▶ OBJECTIVE:
Copy the lines of the records word for word, starting at the line that contains "Taking vertical position" and continuing through the final line of the records.

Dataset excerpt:

^^^^

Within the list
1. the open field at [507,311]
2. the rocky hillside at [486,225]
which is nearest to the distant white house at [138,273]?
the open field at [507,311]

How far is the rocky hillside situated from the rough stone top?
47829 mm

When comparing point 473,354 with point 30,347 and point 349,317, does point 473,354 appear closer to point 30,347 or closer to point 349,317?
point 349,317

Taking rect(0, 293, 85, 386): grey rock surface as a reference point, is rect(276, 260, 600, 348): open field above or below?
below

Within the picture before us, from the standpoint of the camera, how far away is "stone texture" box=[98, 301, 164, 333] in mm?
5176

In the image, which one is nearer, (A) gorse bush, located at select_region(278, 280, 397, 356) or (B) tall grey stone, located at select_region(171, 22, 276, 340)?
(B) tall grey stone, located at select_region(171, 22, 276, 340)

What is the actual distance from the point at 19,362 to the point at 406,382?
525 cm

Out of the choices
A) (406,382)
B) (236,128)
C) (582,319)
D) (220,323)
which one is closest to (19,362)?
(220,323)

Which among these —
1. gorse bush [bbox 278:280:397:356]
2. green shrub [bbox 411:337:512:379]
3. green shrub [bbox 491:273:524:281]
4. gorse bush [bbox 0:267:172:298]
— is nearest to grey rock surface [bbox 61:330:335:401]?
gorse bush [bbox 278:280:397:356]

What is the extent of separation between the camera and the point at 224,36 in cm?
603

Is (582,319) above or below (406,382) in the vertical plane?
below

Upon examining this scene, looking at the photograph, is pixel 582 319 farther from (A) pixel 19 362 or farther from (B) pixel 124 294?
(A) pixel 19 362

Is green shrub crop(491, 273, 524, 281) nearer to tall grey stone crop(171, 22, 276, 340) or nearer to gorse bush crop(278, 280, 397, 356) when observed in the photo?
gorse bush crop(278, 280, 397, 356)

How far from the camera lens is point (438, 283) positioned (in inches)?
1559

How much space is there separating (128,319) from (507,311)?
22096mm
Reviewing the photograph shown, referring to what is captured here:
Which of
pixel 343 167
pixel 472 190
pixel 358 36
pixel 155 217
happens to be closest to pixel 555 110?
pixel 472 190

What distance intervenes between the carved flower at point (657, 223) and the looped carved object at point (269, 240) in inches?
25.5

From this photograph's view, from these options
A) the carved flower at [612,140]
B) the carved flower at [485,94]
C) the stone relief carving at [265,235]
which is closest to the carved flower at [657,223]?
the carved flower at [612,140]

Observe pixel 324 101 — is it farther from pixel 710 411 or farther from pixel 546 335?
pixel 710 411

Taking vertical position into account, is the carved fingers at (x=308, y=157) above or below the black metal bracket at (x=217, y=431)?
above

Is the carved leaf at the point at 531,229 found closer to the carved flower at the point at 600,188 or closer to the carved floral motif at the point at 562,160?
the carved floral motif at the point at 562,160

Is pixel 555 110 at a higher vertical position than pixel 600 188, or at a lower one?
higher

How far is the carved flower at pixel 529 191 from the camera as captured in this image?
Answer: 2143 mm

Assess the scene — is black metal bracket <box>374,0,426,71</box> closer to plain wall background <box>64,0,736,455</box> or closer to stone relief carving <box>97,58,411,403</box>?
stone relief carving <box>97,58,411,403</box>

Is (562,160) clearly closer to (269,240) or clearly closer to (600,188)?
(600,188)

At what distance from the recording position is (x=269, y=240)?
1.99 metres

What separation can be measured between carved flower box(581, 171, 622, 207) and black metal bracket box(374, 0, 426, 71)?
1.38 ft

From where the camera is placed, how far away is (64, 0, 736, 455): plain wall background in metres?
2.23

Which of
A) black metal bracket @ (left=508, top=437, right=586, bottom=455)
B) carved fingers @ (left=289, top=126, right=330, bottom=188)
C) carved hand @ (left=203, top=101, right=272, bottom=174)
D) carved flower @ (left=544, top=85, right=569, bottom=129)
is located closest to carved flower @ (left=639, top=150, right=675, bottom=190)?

^^^^

▶ RESULT BELOW:
Taking vertical position into account, is the carved fingers at (x=308, y=157) above or below the black metal bracket at (x=217, y=431)?
above

Is the carved leaf at the point at 531,229 found closer to the carved flower at the point at 600,188 or closer to the carved floral motif at the point at 562,160?
the carved floral motif at the point at 562,160

Is pixel 555 110 at a higher vertical position than pixel 600 188, or at a lower one?
higher

How far is the carved flower at pixel 529 191 from the camera as captured in this image?
Answer: 2143 mm

Assess the scene — is black metal bracket <box>374,0,426,71</box> closer to plain wall background <box>64,0,736,455</box> or closer to stone relief carving <box>97,58,411,403</box>?
stone relief carving <box>97,58,411,403</box>

Is (562,160) clearly closer to (269,240) or clearly closer to (600,188)?
(600,188)

At what distance from the recording position is (x=269, y=240)?
1.99 metres

What separation can be measured between carved flower box(581, 171, 622, 207) and black metal bracket box(374, 0, 426, 71)?
1.38 ft

From where the camera is placed, how far away is (64, 0, 736, 455): plain wall background in metres?
2.23

Which of
A) black metal bracket @ (left=508, top=437, right=586, bottom=455)
B) carved fingers @ (left=289, top=126, right=330, bottom=188)
C) carved hand @ (left=203, top=101, right=272, bottom=174)
D) carved flower @ (left=544, top=85, right=569, bottom=129)
is located closest to carved flower @ (left=639, top=150, right=675, bottom=190)?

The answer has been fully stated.